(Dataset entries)
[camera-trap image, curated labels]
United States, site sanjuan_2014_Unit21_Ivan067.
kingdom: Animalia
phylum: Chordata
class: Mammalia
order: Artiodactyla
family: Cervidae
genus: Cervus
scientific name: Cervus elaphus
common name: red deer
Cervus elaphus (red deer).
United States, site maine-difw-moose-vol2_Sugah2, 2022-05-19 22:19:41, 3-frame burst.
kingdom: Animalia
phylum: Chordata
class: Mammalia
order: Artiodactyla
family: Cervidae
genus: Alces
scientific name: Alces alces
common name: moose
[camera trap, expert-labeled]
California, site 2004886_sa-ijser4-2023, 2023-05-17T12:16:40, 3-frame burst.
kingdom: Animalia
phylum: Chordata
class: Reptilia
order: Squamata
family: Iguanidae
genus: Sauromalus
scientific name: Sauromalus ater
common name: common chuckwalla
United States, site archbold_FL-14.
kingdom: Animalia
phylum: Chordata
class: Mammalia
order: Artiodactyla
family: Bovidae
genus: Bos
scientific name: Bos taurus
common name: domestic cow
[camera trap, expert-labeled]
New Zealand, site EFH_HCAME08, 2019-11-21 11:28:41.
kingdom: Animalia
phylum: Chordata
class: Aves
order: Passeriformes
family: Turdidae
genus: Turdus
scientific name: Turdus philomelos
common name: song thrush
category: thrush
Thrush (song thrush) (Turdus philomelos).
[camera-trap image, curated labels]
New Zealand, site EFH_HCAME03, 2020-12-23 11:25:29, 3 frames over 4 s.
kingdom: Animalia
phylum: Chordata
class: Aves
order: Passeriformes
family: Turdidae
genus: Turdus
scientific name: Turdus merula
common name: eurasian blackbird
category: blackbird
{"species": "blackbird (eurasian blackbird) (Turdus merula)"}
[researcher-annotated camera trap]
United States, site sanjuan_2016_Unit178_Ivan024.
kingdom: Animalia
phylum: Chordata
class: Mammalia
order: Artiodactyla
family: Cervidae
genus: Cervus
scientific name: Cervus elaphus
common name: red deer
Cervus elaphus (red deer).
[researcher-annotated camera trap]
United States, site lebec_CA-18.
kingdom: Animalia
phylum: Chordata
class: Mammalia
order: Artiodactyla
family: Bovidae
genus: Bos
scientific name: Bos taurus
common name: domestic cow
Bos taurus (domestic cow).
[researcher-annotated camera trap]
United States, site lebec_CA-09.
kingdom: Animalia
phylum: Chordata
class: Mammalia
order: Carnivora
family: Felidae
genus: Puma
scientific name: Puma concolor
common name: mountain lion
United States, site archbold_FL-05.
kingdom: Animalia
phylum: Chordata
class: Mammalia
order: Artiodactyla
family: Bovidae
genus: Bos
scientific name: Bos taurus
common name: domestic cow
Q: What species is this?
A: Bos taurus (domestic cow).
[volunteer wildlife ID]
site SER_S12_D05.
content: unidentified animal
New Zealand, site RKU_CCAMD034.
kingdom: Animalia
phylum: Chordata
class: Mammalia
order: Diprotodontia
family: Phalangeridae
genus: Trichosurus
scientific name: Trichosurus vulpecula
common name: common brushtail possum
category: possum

What to do » Lines above that contain the string "States" make up the answer.

Result below »
United States, site sanjuan_2014_Unit21_Ivan067.
United States, site maine-difw-moose-vol2_Sugah2, 2022-05-19 22:19:41, 3-frame burst.
United States, site archbold_FL-14.
United States, site sanjuan_2016_Unit178_Ivan024.
United States, site lebec_CA-18.
United States, site lebec_CA-09.
United States, site archbold_FL-05.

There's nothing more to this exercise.